For the last benchmark I am going to explore the performance of Java assembeled for the purposes of benchmarking Java-based compute systems, called Renaissance . There has been a change since I started this (see this previous post ) though. Azul , a company that specializes in Java and JVM infrastructure, has released a version of OpenJDK that is compiled for Apple Silicon. I have therefore run the benchmarks both using AdoptJDK Intel installation running under Rosetta as well as the Apple Silicon Native M1 one by Azul. Let’s see how Orekit runs in these three environments. The full project and results is documented here .

The Renaissance benchmark system is itself a composite benchmark assembled from other existing open sourced benchmark systems. It’s designed to stress test the JVM for workloads like big data processing, machine learning, and functional programming. The principle person behind it is Alexander Prokopec who works for Oracle Labs on Graal Virtual Machine project. These sorts of tests can help them in the design of better compilers and runtimes, which is pretty central to the purpose of the Graal project. Using this suite we were able to really stress test the JVM both running the Intel build of OpenJDK from AdoptJDK under Rosetta and the native build by Azul Systems running natively on M1. The suite itself is comprised of 24 inidividual benchmarks. We attempted to run each of them an all of the platforms.

We did run into a problem with one suite running natively, the “db-shootout” suite. This test calls into the libraries by the Java Native Runtime Project. Those libraries are specifically wrapping system libraries. Because there is no Apple Silicon version of this dependency this test fails running natively. All the other tests however are fully JVM code therefore run perfectly. We’ll explore the Rosetta v. Intel results for db-shootout after looking at the rest of the test suite. The full results (besides db-shootout) completely with tabular output can be found here .

Java Renaissance Benchmark Suite

Java Renaissance Benchmark Suite

Looking at the total sum execution time of every single test in the benchmark we can see that compared to the Intel MBP the JVM under Rosetta was slightly slower, about 14 percentage points, but the native JVM was 36 percentage points faster. The former result is acceptable but the latter result is wonderful. Watching the tests execute I’m not 100% surprised by this either. When running in Rosetta it didn’t seem that the JVM was ever using more than 50% of the total CPU of the laptop in the highly parallelize tests. When running natively however it used up almost all of the CPUs. I know that there is a disparity between the 4 high power and 4 low power CPU cores. I’m not sure what exactly “low power means” or what they can or can’t do. The fact the JVM running natively could exercise them though is promising.

If you look at the fine grained details of each test you’ll find a mixed bag for Rosetta-based JVM performance. Some were slightly faster, others were slightly slower. The only one which truly stands out as a very poor performing benchmark under Rosetta was the “movie lens” test.
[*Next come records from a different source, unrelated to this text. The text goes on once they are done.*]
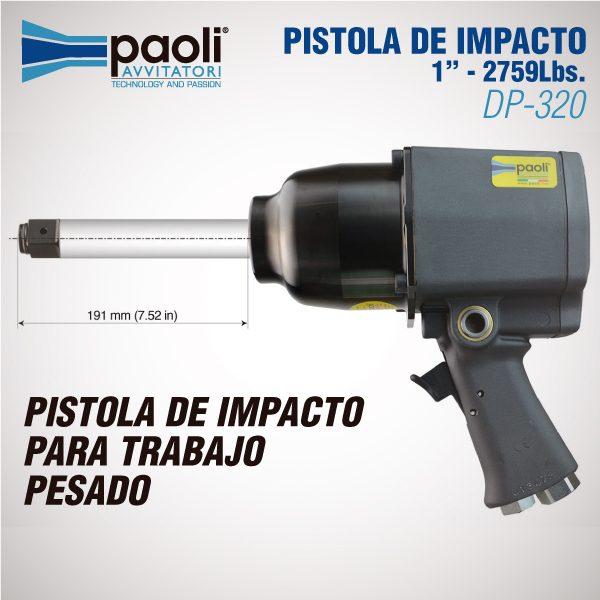 PISTOLA DE IMPACTO PAOLI 320 AL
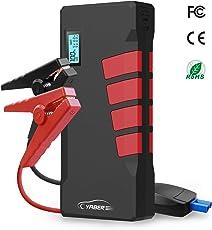 Starthilfe Powerbank, YABER Auto Starthilfe 1000A Spitzenstrom 20800mAh 12V Autobatterie Anlasser mit LED Taschenlampe, LCD Display, Externes Akku Ladegerät mit QC 3.0 Ausgang, Typ C Anschluss für Laptop, Smartphone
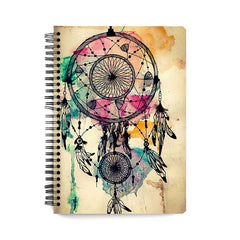 Colourful Dream Catcher design notebook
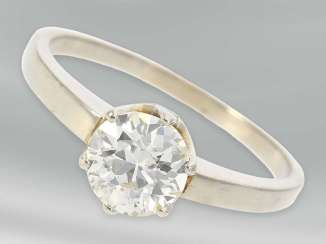 Ring: high-quality vintage solitaire ring with old European cut diamond, approx 1ct, 14K white gold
This one was a whopping 4x slower than on the Intel MBP. For the native JVM the performance was almost uniformily faster and noticeably so, consistent with the overall benchmark results. The one test which the Intel MBP edged out the native M1 running JVM was the “gauss-mix” test, where the M1 MBP was 16% slower.

Doubling back to the “db-shootout” benchmark to look at how Rosetta matched up to Intel Native MBP, this happened to be one benchmark that the M1 MBP beat out the Intel MBP even with the Rosetta penalty. It clocked in 17% faster on that test suite.

Overall the result looks very promising for the native JVM again, with a substantial speed improvement over the Intel MBP. Again, with the availability of the Azul OpenJDK and the performance numbers here, I’d say it makes for a solid Java runtime platform and the fastest one you can find in the Apple ecosystem.